Today, Thursday, the Kuwaiti National Assembly (Parliament) unanimously approved a draft law banning normalization with the Israeli occupation.

The council said, in a statement read by its president, Marzouq Al-Ghanim, that "this step is a new message for the stability of the Kuwaiti position and the meeting between the government and the National Assembly, on the strong condemnation and total rejection of the recent Zionist aggression and all the occupation crimes in Jerusalem, the Gaza Strip, the West Bank and the Palestinian interior."

The Kuwaiti Parliament also expressed permanent solidarity with the Palestinian people's struggle to obtain their natural right to establish their independent state with Al-Quds Al-Sharif as its capital, directing their salutations to the mujahideen and those stationed in the occupied Palestinian territories, according to the same statement.

According to Kuwaiti law, Israel is an enemy state, and natural and legal persons are prohibited from concluding agreements or deals with bodies or persons residing in Israel or belonging to it by their nationality or working for it or in its interest.

The deal or the conclusion of agreements or deals shall result in a life imprisonment or temporary imprisonment of 5 to 10 years, and a fine.

Since April 13, the situation in the Palestinian territories has exploded, as a result of brutal attacks perpetrated by the Israeli police and settlers in Jerusalem, especially the Al-Aqsa Mosque and the Sheikh Jarrah neighborhood (center), in an attempt to evacuate 12 Palestinian homes and hand them over to settlers.

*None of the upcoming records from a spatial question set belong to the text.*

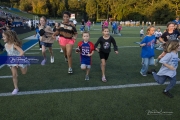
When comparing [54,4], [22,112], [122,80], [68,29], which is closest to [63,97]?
[22,112]

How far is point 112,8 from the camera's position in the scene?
74.4 metres

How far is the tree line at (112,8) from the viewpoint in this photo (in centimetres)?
5541

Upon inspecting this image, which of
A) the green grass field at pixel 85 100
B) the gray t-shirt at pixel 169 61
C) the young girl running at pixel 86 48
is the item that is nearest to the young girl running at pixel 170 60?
the gray t-shirt at pixel 169 61

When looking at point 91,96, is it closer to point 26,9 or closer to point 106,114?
point 106,114

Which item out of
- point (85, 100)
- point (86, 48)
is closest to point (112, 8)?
point (86, 48)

At dawn on May 21, a ceasefire began between Israel and the Palestinian factions in Gaza, mediated by Egypt, after an 11-day Israeli military aggression on the Strip, in which more than two million Palestinians live, and has been besieged by Israel since the summer of 2006.

The Israeli aggression on the Palestinian territories resulted in a total of 288 martyrs, including 69 children, 40 women and 17 elderly, in addition to more than 8,900 wounded, including 90 "very serious" injuries.